#### [What is required]
Print exactly the lines from the line with "Is point (45, 220)" to the last line of the data, please, both included.
==== Given data ====
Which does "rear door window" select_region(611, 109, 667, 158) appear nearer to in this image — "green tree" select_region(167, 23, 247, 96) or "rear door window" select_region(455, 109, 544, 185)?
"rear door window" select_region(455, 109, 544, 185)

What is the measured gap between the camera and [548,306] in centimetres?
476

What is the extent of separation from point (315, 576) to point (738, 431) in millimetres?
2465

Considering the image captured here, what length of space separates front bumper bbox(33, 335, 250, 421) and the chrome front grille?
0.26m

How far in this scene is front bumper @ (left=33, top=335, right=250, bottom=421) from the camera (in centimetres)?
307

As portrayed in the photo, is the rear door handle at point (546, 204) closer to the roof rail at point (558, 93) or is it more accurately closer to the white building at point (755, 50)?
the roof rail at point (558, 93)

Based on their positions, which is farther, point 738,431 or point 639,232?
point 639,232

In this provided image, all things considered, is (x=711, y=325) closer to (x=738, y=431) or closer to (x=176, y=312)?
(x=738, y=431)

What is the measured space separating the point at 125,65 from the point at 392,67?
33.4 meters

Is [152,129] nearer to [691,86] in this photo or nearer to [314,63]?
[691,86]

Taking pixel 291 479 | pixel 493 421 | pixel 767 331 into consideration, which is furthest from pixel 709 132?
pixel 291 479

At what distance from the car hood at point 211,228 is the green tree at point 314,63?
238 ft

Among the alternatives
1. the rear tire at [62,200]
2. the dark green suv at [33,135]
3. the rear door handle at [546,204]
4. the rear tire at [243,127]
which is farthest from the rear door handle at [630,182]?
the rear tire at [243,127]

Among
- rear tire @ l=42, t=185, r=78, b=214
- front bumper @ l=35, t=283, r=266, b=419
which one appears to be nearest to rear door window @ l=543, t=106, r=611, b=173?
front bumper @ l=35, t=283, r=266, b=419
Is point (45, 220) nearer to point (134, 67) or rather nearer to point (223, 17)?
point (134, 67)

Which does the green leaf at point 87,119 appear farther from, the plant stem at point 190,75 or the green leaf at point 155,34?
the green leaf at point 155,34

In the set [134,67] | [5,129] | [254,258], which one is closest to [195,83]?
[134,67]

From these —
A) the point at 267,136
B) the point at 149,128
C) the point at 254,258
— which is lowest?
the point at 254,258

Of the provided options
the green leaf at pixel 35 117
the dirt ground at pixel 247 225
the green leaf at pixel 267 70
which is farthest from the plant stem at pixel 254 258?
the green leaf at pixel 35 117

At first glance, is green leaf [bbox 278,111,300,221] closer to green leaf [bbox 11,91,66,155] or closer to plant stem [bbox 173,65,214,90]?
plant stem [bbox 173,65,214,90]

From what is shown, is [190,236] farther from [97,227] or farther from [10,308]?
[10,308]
====
#### [Exercise output]
Is point (45, 220) nearer to point (134, 67) or rather nearer to point (223, 17)?
point (134, 67)

Which does the green leaf at point 87,119 appear farther from, the plant stem at point 190,75 or the green leaf at point 155,34?
the green leaf at point 155,34

In the set [134,67] | [5,129] | [254,258], which one is closest to [195,83]?
[134,67]

From these —
A) the point at 267,136
B) the point at 149,128
C) the point at 254,258
— which is lowest?
the point at 254,258

Of the provided options
the green leaf at pixel 35 117
the dirt ground at pixel 247 225
the green leaf at pixel 267 70
which is farthest from the plant stem at pixel 254 258?
the green leaf at pixel 35 117

At first glance, is green leaf [bbox 278,111,300,221] closer to green leaf [bbox 11,91,66,155] or closer to plant stem [bbox 173,65,214,90]?
plant stem [bbox 173,65,214,90]

From what is shown, is [190,236] farther from [97,227] or farther from [10,308]?
[10,308]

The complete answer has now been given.